Colère, ressentiment, désorientation, prise d’otage psychologique, stress et anxiété. Les mots ne manquent pas pour tenter de cerner ce que les Français ont éprouvé depuis la dissolution de l’Assemblée nationale et les deux tours des élections législatives qui ont soufflé le froid au premier tour, sans rétablir, loin de là, le beau fixe après le second. Notre pays s’est comme enfiévré, la classe politique perdant tous ses repères en voyant se profiler de nouvelles règles du jeu, celles des compromis et des coalitions, dans un contexte où le Parlement redeviendrait une force à part entière.

Mais une fois retombées – en partie seulement – les poussières et scories du combat électoral, une fois rentrées dans leur lit les peurs et les angoisses (jusqu’à quand ?), ce qui domine est avant tout l’envie, pour ne pas dire le besoin, d’un profond apaisement. Comment se remettre d’accord ? Comment se reparler ? Comment retrouver la confiance ? Comment guérir collectivement les maux d’un pays au bord de la crise de nerfs. Pays bloqué au sens où il y a désormais trois blocs antagonistes. Pays si fissuré, dans une démocratie abîmée, qu’il cherche à tout prix à se réparer.
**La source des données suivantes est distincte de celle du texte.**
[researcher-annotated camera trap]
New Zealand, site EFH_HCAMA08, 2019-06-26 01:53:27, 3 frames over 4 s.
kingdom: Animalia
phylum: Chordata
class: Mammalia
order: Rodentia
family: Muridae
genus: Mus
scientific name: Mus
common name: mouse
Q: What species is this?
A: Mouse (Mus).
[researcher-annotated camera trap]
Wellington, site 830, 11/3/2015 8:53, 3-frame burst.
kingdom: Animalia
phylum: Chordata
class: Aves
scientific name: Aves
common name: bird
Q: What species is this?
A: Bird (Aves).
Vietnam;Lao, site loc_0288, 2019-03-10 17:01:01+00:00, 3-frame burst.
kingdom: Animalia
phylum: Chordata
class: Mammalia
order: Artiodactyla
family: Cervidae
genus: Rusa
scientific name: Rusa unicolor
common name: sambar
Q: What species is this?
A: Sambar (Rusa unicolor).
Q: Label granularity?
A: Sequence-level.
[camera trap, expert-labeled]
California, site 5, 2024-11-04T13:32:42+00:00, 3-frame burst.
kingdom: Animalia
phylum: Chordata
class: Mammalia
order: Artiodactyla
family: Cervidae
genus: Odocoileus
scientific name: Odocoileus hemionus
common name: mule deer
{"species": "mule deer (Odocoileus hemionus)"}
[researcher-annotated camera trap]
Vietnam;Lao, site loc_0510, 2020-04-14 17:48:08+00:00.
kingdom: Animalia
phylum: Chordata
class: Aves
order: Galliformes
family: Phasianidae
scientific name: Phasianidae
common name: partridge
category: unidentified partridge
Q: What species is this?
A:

Pas seulement dans ses pratiques délibératives, qui devront être revivifiées, ou dans ses règles électorales, qui réclament plus que jamais le scrutin proportionnel, comme le suggère le politiste Vincent Martigny. C’est la vie même des Français, la vie des gens, des plus modestes en priorité, mais pas seulement, qu’il faut rendre plus simple, plus douce. En un mot plus vivable.

Comment ? Les auteurs conviés dans ce numéro du 1 hebdo tracent chacun des lignes de force qui convergent autour d’un mot d’ordre : cap vers le social. En particulier, la refondation en profondeur des services publics et l’amélioration rapide du pouvoir d’achat, dit l’essayiste et haut fonctionnaire David Djaïz, la vitalité accrue des lieux de sociabilité et du tissu associatif, ajoute en écho Jérémie Peltier de la Fondation Jean-Jaurès. Pour la philosophe et psychanalyste Cynthia Fleury, « il faudra trouver assez rapidement les enjeux communs sur lesquels on pourra rebâtir une confiance réciproque ». Elle s’interroge ainsi sur la nécessité de rouvrir le dossier des retraites « pour créer un consensus autour de la réforme de notre système, et dès lors restaurer un peu de cette confiance démocratique perdue ». Il serait dommageable qu’au bout de cette séquence douloureuse on se dise : tout ça pour ça ! Au temps du Covid, le sociologue Bruno Latour avait eu cette formule : « Si on ne profite pas de cette situation incroyable pour changer, c’est gâcher une crise. » Alors, oui, il ne faut surtout pas gâcher ce que l’électrochoc électoral de ce début d’été aura provoqué. Pour que l’apaisement devienne pour longtemps notre horizon collectif.